Inoltre (tranne quelli di famiglia benestante) mai abbiamo aspirato a:
  • possedere fuoristrada da sostituire come fossero calzini (massima nostra meta l'"Alfetta" metallizzata),
  • villeggiare alle Maldive come si trattasse di Viserbella,
  • acquistare capi che costano come sei stipendi d’un bancario,
  • mettere al polso Rolex d'oro a carica automatica,
  • esibire videofonini e altri gadgets elettronici a iosa,
  • cenare in ristoranti a cinque stelle come fossero trattorie fuori porta...
  • e via "sbulaccando".
Questo tanto per puntualizzare.
Privilegiati noi? Ma vogliamo scherzare? Riflettiamo, piuttosto.
Adesso noi ci troviamo tra incudine e martello, come si suole dire: infatti, con i nostri emolumenti “privilegiati”, da un lato dobbiamo provvedere a genitori i quali, grazie a Dio e ai progressi nella geriatria, potrebbero vivere sino alla soglia del secolo, ma che, grazie alla Previdenza Sociale (la quale elargisce loro le pensioni che sappiamo), non riuscirebbero a sopravvivere se noi non li finanziassimo; dall’altro dobbiamo mantenere figli ultratrentenni, i quali, grazie a politiche salariali indegne d’un paese che si vanta d'essere un “grande e ricco” paese del primo mondo, non riescono farcela con i propri mezzi.
E sorvoliamo su quelli di noi che debbono badare pure ai nipotini.

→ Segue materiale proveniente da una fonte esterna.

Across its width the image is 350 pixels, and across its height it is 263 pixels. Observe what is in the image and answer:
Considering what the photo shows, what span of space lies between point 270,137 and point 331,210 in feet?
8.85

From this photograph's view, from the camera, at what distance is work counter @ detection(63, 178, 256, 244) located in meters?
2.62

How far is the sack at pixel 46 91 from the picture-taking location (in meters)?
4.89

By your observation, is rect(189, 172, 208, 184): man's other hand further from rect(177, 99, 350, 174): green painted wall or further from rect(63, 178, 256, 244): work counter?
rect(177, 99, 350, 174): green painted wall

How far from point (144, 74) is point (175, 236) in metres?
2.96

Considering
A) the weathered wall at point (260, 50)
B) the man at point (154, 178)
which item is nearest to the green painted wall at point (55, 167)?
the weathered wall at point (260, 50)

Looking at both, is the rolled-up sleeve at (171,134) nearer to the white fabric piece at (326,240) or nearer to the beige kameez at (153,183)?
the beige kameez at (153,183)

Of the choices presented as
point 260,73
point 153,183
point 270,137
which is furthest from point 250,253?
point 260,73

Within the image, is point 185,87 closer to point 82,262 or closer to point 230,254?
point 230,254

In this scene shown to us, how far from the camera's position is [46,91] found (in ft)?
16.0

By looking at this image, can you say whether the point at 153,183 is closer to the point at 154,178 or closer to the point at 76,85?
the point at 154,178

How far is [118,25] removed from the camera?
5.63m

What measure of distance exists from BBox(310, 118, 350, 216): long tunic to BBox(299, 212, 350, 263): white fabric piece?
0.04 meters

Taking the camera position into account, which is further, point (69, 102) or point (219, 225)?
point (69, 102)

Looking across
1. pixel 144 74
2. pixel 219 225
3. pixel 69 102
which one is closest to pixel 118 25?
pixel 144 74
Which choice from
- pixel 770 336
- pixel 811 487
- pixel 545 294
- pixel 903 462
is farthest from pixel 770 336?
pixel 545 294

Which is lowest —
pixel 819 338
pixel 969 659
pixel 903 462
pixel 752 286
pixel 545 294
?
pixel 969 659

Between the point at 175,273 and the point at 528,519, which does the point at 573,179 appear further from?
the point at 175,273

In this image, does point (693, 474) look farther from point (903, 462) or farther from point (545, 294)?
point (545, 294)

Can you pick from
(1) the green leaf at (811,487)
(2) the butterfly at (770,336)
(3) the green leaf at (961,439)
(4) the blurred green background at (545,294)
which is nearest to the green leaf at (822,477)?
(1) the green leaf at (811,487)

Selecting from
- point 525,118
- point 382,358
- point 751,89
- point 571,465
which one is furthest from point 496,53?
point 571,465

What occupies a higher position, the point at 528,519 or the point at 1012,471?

Forse abbiamo avuto TUTTO ma, se non si mette mano ad autentiche riforme, presto, certamente, non avremo PIÙ NULLA e, con noi, i nostri genitori (privati d’una dignitosa vecchiaia) e i nostri figli (privati del loro futuro).
Quanto ai nipotini, “Noi [almeno si spera] non ci saremo”, come cantavano i Nomadi nei “favolosi” anni ‘60.
Sintetizzando brutalmente: tre o quattro generazioni di lavoratori sono a rischio povertà, milioni di “borghesi” sono a rischio povertà (I signori paleocomunisti sono contenti? Finalmente gli odiati "borghesi" sono fottuti).
Comunque vada, non basteranno a restituirci l’ottimismo né le battutine di certi attempati signori, genere “gagà-che-aveva-detto-agli-amici”, né gli incomprensibili borbottii di certi professori soprannominati con il vocabolo che designa un gustoso insaccato.